A 10 day multi-arts festival at the seaside town of North Berwick.
Running from 6-15 August, this year’s Fringe by the Sea is breaking out of its usual town centre venues into open sided marquees and stretch tents to allow for social distancing. Bringing £1.5m of economic benefit to East Lothian, the event is an important community asset. We talk to festival director Rory Steel.
Describe your event and how many people it attracts?
Fringe by the Sea is a multi-arts festival with community at its heart across 10 days in early August. It attracts up to 20,000 visitors to 160+ events.
Explain a bit about your venue and its history
Taking place in the East Lothian town of North Berwick, the festival has been hosted across a number of event spaces in the town from church halls to community centres and even a chip shop. However, the main auditoriums have been two spiegeltents in the harbour area of the town.
What is the event’s history and what made you decide to run it?
It was started in 2008 by three residents who felt there was no need for locals to travel into Edinburgh to see quality artistic performances when they could have it on their own doorstep. The current management team took over the running of the festival in 2018, since when we’ve doubled its size through a more diverse programme, but still very much with community at the heart.
Over the past year, we’ve seen just what a vital contribution communities play in public health and wellbeing. Our intention this year is to celebrate the strength of the East Lothian community, invite others in and create new opportunities for people to connect as well as bring exciting new talent and established names to the region. With the festival bringing £1.5m of economic benefit to East Lothian, we hope to provide a welcome boost as we recover from the pandemic.

#### SOURCE INFORMATION:
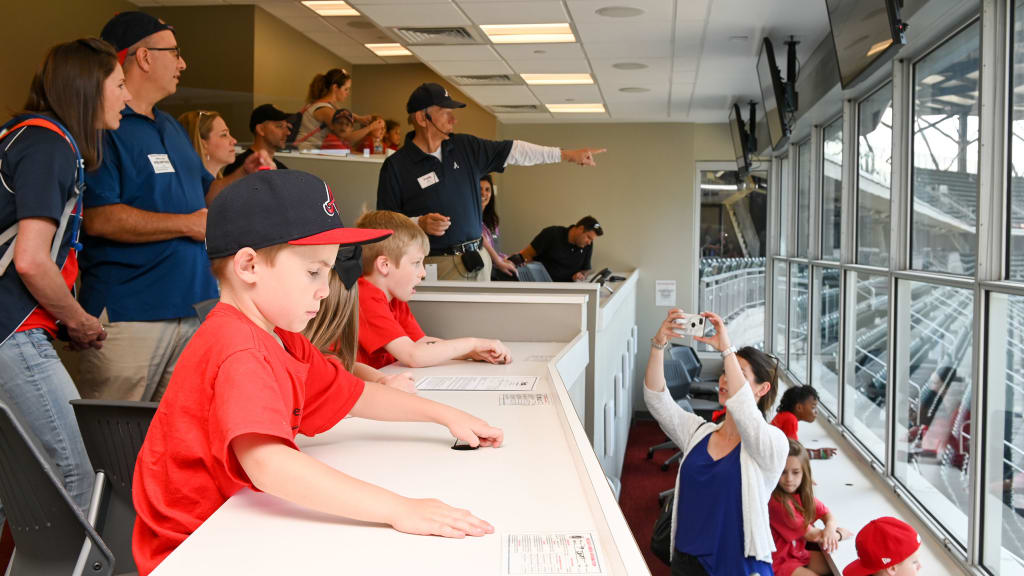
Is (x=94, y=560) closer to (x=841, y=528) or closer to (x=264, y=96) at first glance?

* * *

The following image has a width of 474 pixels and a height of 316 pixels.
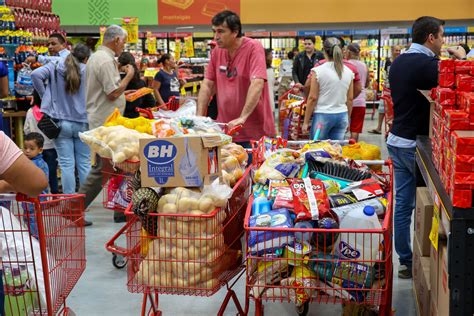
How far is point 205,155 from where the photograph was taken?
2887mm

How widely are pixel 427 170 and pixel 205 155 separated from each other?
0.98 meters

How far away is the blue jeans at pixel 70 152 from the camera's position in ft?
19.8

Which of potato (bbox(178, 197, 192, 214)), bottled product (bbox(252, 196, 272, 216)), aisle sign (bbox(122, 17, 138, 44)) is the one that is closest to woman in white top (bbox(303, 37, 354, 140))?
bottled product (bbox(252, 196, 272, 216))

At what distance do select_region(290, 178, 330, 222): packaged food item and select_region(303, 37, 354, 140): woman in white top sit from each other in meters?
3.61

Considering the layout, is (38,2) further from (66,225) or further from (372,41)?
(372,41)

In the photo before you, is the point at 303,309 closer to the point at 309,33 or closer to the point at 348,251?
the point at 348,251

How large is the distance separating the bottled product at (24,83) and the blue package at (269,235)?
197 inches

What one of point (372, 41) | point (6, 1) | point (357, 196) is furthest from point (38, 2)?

#### WORK REQUEST 1:
Answer these questions about the festival interview:
(a) How many visitors does the festival attract, and to how many events?
(b) In what year was the festival started, and by whom?
(c) What have the main auditoriums been?
#### WORK REQUEST 2:
Reproduce the stretch of the festival interview from "Fringe by the Sea is a" through "to 160+ events.".

#### YOUR RESPONSE 1:
(a) Up to 20,000 visitors, to 160+ events.
(b) It was started in 2008 by three residents.
(c) Two spiegeltents in the harbour area of the town.

#### YOUR RESPONSE 2:
Fringe by the Sea is a multi-arts festival with community at its heart across 10 days in early August. It attracts up to 20,000 visitors to 160+ events.